GRAND DAYS OUT
Heard the one about the grandparents who took a small boy to the zoo and came home with a tiger in the car? Derek James reports.
See the tigers at Banham Zoo
We entered Banham Zoo with a four-year-old boy and re-appeared several hours later with a ferocious tiger, but one who was laughing and smiling between roars and proudly wearing a medal.
This was a special International Tiger Day – to raise awareness and help these endangered animals - at the attraction which has been part of our lives since 1968.
And our grandson Gabriel had turned into a tiger.
Hands up all those reading this who have been to Banham Zoo in south Norfolk over the years as children, with children or grandchildren or just on your own.
And remember, you don’t have to be young to have a good time. Why should they have all the fun?
I first visited Banham when working as a “cub” – get it? - reporter in the 1960s. I was told about the plans to open a zoo but my editor said he didn’t think it
would be around for very long. . . He was wrong.
All these years later it has become one of the best zoos and mostloved attractions in the whole of East Anglia, and famous across the country, delighting one generation after the next.
It remains popular because it treats the animals and birds with the utmost respect and does a great deal of work helping wildlife while making sure it offers a day to remember.
Banham Zoo is part of the Zoological Society of East Anglia, and supports animal welfare and education along with international conservation. Some of the animals in their care are among the most endangered in the world and the zoo is involved with conservation programmes to safeguard them for the future of our planet.
Gone are the days of large animals prowling in small cages. Banham gives its residents – from furry little rats to majestic giraffes – five-star treatment.
We went along to see for ourselves on Tiger Day with grandson Gabriel and his young cousins Archie and Ruby. It was a wonderful day out.
With 50 acres of parkland and gardens and various attractions to explore you need to take your time.
There are more than 2,000 animals and birds, along with an activities and education centre, but it is best to take a ride on the safari road train to get your bearings when you arrive so you can be told where everything is.
There are also bird of prey displays, feeding talks, an Australian Paddock, a Penguin Cove, a Farm Barn, Woodland Walk and so on. And the staff are also very friendly and helpful.

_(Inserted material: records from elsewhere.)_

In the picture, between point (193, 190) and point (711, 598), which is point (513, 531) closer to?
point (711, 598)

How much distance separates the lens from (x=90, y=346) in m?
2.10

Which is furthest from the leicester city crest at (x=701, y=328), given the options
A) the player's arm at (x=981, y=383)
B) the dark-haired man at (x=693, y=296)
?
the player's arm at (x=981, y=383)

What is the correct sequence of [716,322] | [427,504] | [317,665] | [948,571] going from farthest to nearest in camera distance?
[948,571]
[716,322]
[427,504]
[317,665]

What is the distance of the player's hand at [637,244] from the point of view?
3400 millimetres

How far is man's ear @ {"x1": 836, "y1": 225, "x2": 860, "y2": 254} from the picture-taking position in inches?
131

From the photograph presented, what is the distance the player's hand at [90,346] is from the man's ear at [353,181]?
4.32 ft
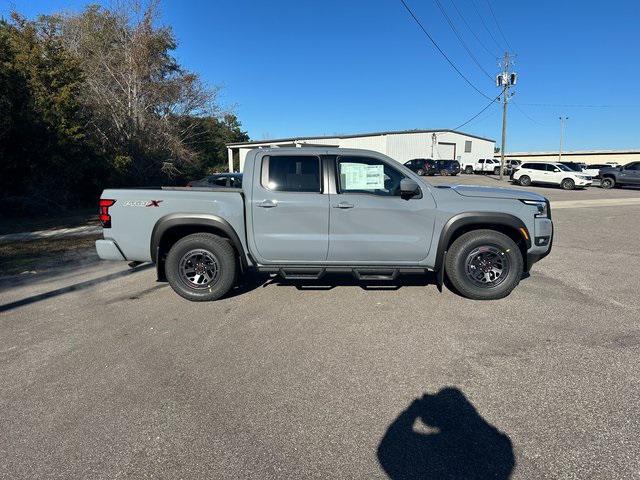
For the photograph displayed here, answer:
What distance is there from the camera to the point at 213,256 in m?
4.99

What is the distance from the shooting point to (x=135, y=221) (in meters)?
4.95

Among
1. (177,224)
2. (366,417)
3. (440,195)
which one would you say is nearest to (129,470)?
(366,417)

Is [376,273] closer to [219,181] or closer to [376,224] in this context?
[376,224]

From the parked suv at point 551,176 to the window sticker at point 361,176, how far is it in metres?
27.1

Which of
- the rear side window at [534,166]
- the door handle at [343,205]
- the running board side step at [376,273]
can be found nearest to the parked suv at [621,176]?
the rear side window at [534,166]

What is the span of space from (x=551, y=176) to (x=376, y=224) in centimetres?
2803

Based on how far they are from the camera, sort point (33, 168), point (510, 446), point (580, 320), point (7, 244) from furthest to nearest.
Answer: point (33, 168), point (7, 244), point (580, 320), point (510, 446)

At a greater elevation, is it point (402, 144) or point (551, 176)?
point (402, 144)

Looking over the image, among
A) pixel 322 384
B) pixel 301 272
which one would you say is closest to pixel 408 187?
pixel 301 272

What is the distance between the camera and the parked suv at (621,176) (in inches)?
1021

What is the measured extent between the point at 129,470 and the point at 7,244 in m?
9.12

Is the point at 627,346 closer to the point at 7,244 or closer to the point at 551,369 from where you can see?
the point at 551,369

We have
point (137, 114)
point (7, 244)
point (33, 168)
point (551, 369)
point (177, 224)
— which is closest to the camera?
point (551, 369)

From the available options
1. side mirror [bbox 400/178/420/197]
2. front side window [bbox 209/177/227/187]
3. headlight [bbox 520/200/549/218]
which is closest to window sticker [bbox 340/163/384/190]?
side mirror [bbox 400/178/420/197]
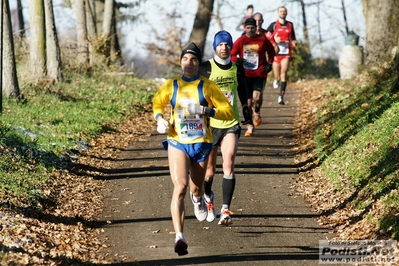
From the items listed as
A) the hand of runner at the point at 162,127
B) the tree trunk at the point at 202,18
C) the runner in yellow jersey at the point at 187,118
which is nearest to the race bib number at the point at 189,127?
the runner in yellow jersey at the point at 187,118

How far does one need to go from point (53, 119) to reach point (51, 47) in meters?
5.39

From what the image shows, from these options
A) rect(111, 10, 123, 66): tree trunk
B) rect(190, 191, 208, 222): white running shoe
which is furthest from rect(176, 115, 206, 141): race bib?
rect(111, 10, 123, 66): tree trunk

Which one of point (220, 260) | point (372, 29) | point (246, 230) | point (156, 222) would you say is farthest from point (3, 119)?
point (372, 29)

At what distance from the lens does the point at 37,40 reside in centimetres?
2081

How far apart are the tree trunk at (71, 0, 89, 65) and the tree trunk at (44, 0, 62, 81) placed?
334cm

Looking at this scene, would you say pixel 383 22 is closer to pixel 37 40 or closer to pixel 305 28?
pixel 37 40

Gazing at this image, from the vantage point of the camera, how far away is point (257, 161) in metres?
14.2

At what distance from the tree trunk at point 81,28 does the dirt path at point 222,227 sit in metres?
11.2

Our young companions loved every minute of the day out, not even crying when they fell over while running to the various young explorer stations to get their stamps for a medal at the end of the day.
Banham Zoo is a great day out. Even I was tempted to get my face painted on Tiger Day . . . but I didn’t want to scare the animals.
The next special day is Lemur Love as the zoo goes loopy for lemurs as part of the World Lemur Festival, between October 21 and 29.
I may see you there. I reckon that Banham is bootiful.
All aboard the Banham express for a great day out. Cousins Gabriel and Archie with Bridgette James.
Is it a tiger? No, it’s Gabriel with ears to match his new face.
Grandpa Derek James and Gabriel admiring the zebra at Banham.
Home to bed ! And I’ve got the medal to show it was a perfect day out.
One of the star attractions at Banham Zoo, a magnificent tiger.
Only us! Cousins Archie and Gabriel having fun at Banham Zoo.